Frontwave Imaging S.L. is a startup from Imperial College London and the Barcelona Supercomputing Center. The company focuses on the business of medical diagnosis of breast cancer through the use of supercomputing and ultrasound technology. The team, led by Dr Óscar Calderón Agudo and Dr Lluís Guasch, is currently developing an end-to-end imaging software solution for obtaining high-resolution quantitative images of soft tissue for cancer characterization with ultrasound, specifically for breast cancer, that can be easily utilized by non-experts in ultrasound. International market launch is expected in 2023.
The founders said: ‘Our software allows breast cancer screening without the use of X-rays by combining cutting-edge advances in supercomputing, imaging methods and ultrasound to produce highly detailed images of the breast for patients at all ages, at a low cost and anywhere, which can drastically transform current screening programs.’
Biomex is developing smart wearable tech to help people with musculoskeletal conditions. Neuromuscular electrical stimulation technology, which has been used at the elite sporting level and in the NHS for many years, lies at the core of its devices which leverage emergent technologies such as AI to broaden clinical use and achieve personalised therapeutic effects.
Led by Dr Lance Rane and Professor Anthony Bull of the Department of Bioengineering and aided by a recent Innovate UK Smart Grant, the team is currently developing its first products, with applications for patients with knee osteoarthritis and athletes following sports injury, for market entry in 2022.
RECO Medical aims to bring a wireless and wearable intracranial pressure (ICP) monitoring implant system to market. ICP monitoring is an extremely important part of neurosurgical care. If untreated, elevated ICP may result in serious complications including disability and death. Current ICP monitoring systems involve a surgical procedure - introducing a probe through the skin and skull. These systems restrict patients’ mobility and have significant risk of transcutaneous infection of the brain.

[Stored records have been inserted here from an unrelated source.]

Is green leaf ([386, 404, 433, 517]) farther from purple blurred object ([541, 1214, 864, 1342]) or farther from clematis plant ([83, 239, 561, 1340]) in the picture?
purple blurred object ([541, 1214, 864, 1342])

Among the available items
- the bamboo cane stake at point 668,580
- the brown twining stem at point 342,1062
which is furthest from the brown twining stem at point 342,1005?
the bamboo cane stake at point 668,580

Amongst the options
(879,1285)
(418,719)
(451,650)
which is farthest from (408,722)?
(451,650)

Reco's wireless system has been developed over 12 years at Imperial. The implantable pressure sensor is based on quartz Surface Acoustic Wave (SAW) resonators. High quality factor and operating frequency allow for small sensor dimensions and a low power electronic reader, offering a truly wearable sensing solution. RECO was awarded a £500K Innovate UK Smart Grant in 2020 to complete sensor development and a chronic animal trial by 2022. RECO benefits from an experienced team of researchers, clinicians and medtech experts.